С ними уютно. Как же с вами уютно, ребята!
Несколько аккордов выпорхнули из-под чьих-то пальцев. Знакомая мелодия. Давным-давно знакомая, но забытая. Что это? Вить, ты не помнишь?
— Это ж твоя любимая.
Он не успевает договорить — кто-то отвлекает его, просит сигарету.
Гитариста тоже прерывают:
— Погоди, не сейчас.
Зачем? Пусть бы сыграл. Дайте человеку сыграть. Что за мелодия? Ее любимая… Забыла…
Гитара со вздохом смолкает, ложится в траву. Трава обильно усыпана прохладными бусинами росы. Проводишь ладонями — и можно умыться, охладить разгоряченные костром щеки.
— Кто бросил шишки в огонь? Кто бросил шишки?
Чье-то незнакомое лицо — очень близко. Кто-то новенький в их компании. Витюш, кто это? И я впервые вижу.
Ее о чем-то спрашивают. Настойчиво.
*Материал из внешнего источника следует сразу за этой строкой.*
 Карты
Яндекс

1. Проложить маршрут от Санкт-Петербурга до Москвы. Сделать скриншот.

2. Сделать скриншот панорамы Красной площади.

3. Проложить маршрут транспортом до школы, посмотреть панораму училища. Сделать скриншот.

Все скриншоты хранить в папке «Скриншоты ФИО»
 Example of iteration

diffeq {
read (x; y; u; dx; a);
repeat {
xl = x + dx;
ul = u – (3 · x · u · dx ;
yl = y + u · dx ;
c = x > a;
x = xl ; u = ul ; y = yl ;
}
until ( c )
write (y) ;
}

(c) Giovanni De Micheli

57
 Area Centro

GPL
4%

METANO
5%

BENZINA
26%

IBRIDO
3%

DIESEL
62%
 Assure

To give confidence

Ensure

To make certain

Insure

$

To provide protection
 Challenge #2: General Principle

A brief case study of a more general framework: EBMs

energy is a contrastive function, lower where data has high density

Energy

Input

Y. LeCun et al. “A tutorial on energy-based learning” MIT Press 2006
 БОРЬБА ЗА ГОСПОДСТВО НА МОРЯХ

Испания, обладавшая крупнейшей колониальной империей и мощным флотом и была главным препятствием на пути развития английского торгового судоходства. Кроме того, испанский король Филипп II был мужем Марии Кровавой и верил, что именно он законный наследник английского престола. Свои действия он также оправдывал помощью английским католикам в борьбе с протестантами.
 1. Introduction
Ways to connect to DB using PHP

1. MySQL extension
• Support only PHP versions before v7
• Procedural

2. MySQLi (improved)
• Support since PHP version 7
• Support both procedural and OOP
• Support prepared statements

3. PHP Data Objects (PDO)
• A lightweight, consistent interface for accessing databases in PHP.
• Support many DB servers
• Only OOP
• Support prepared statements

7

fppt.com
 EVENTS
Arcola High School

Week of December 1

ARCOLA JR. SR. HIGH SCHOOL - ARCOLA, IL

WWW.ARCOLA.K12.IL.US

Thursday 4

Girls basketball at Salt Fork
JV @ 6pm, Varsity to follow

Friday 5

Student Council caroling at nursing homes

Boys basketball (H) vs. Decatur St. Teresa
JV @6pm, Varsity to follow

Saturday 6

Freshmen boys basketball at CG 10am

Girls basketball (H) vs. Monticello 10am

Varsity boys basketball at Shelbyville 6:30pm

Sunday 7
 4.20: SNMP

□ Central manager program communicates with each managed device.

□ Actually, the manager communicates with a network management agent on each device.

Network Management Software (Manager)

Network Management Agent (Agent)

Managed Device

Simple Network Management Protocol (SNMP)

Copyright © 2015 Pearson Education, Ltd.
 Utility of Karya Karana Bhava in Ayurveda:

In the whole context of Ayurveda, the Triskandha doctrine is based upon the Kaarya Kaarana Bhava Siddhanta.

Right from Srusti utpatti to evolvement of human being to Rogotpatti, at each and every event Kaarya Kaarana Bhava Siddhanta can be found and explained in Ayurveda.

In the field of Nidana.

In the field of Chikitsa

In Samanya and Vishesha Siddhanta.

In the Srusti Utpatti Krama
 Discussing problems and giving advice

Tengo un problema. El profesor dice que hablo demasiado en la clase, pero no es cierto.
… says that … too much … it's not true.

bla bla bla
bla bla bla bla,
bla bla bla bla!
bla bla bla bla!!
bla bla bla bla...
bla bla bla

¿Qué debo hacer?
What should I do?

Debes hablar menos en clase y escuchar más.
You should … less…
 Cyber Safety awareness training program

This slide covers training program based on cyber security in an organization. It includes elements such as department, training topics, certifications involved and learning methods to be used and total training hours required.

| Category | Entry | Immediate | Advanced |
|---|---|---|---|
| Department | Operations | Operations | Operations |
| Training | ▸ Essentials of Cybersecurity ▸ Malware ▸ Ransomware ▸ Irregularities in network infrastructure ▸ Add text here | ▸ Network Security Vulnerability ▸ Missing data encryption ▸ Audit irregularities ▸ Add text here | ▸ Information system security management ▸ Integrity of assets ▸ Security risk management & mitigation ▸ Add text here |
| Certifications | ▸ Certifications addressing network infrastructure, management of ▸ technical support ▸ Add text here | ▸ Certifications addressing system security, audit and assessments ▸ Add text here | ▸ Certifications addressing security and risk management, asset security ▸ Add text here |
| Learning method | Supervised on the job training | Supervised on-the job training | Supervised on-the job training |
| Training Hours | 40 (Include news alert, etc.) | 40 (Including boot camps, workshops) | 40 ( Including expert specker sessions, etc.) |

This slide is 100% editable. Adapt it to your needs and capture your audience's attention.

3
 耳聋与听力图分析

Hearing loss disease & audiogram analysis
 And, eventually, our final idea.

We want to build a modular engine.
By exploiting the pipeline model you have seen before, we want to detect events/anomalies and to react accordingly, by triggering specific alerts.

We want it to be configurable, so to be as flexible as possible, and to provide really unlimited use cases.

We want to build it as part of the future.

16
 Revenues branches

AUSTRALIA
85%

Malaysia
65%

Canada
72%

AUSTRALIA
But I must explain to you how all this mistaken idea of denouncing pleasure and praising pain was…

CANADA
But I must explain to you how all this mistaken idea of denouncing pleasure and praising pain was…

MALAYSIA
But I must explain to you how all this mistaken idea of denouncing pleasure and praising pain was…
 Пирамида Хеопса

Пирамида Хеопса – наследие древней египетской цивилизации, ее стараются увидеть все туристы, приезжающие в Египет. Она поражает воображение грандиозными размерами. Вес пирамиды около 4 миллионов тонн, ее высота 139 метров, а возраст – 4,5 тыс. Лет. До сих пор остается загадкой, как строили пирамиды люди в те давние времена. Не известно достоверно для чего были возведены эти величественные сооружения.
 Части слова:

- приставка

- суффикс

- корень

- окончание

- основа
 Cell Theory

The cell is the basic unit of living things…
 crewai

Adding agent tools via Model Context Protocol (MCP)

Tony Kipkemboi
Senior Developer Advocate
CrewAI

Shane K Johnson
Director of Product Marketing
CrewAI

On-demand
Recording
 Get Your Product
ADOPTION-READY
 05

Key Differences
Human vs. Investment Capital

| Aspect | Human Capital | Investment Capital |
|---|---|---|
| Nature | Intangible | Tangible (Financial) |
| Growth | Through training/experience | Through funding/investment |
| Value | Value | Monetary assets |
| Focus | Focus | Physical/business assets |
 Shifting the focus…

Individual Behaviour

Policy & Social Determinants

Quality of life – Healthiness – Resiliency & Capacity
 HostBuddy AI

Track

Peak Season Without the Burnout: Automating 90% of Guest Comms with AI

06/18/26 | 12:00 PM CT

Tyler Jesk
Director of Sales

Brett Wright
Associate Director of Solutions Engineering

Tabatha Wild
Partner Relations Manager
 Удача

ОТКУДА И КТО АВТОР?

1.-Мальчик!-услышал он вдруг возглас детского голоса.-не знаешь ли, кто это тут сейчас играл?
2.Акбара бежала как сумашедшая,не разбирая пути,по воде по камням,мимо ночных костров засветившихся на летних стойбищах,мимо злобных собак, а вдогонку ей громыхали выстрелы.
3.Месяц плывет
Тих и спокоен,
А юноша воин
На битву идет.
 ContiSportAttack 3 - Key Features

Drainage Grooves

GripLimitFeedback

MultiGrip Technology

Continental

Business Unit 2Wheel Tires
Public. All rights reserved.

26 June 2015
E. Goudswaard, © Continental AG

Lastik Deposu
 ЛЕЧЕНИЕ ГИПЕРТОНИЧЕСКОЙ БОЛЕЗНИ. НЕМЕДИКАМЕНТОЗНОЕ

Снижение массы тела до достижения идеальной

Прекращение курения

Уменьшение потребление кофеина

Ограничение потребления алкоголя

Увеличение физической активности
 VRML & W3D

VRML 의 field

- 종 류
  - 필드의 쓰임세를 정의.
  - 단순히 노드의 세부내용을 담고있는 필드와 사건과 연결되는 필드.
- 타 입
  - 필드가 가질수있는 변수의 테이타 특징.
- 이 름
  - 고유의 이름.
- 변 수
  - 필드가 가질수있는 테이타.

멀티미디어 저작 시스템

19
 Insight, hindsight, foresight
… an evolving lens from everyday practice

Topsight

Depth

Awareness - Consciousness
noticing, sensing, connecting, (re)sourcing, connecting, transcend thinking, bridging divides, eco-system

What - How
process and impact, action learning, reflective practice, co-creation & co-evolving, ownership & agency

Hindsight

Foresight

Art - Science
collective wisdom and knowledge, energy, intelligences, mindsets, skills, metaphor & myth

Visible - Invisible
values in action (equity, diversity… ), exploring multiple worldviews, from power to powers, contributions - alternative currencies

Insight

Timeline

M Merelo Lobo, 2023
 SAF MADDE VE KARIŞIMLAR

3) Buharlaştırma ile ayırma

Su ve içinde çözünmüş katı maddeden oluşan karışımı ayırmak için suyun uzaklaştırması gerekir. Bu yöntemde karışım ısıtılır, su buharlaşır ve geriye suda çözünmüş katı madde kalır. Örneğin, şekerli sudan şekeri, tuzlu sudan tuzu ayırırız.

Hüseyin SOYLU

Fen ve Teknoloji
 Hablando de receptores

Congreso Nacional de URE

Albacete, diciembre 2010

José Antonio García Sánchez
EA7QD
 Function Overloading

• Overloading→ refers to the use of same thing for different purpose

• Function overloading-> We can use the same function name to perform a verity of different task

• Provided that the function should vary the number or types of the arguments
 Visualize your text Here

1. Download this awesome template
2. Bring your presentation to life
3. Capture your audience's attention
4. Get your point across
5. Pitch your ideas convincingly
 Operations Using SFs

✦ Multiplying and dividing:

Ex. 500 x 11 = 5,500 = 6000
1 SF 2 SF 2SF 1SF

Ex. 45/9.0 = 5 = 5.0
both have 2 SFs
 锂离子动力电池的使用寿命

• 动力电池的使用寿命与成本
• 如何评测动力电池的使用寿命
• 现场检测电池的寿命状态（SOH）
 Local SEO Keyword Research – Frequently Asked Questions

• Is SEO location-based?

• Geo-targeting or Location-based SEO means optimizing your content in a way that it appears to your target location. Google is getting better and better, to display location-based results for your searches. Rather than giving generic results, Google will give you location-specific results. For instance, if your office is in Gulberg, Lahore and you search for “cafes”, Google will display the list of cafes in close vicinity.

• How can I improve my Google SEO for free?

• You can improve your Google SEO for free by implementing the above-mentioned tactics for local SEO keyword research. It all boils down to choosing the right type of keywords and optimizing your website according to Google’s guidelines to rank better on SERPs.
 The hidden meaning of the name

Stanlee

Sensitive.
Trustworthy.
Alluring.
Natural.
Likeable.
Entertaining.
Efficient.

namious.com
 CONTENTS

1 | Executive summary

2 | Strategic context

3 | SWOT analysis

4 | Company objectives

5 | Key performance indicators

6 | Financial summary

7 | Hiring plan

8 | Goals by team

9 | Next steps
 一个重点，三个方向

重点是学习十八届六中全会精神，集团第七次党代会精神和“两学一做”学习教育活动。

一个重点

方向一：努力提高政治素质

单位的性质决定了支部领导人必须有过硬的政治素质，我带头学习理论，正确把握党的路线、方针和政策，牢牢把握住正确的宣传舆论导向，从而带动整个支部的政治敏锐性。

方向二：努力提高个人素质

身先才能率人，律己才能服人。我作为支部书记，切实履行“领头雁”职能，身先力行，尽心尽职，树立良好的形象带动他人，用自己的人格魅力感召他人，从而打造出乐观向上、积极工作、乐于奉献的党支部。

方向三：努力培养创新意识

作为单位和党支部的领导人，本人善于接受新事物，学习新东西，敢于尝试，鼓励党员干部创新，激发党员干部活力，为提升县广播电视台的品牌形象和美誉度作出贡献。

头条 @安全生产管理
Она отмахивается, поворачивается к Вите.
По ту сторону костра кричат:
— Вот вы дураки! Сказано, дураки! Они же сейчас стрелять начнут!
— Кто?
— Шишки, блин! Шишки!
— Не бойся, маленький, иди ко мне под бочок. А? Тут тебя не застрелит.
Монументальный бюст выдвигается в свет костра — кажется, это Катька Маламатиди. Ну да, как же — знаменитый на весь институт Катькин бюст.
— Сюда. Ховайся, зая.
Хохот. Яркий салют искр вырастает над костром. Костер, в котором уже начали щелкать шишки, тоже похохатывает.
Один только Витя не смеется. Сидит, впившись глазами в огонь.
Витя-Витюша. Хочется позвать, коснуться плеча. Витя! Такой отрешенный, такой близкий. Притягательный этой своей отрешенностью, своим умением везде найти себе особое, отдельное пространство. Простоять полгулянки на балконе — “Да как-то задумался” — смотаться на Алтай посреди сессии.
Боже, как, оказывается, здорово вот так за ним подглядывать.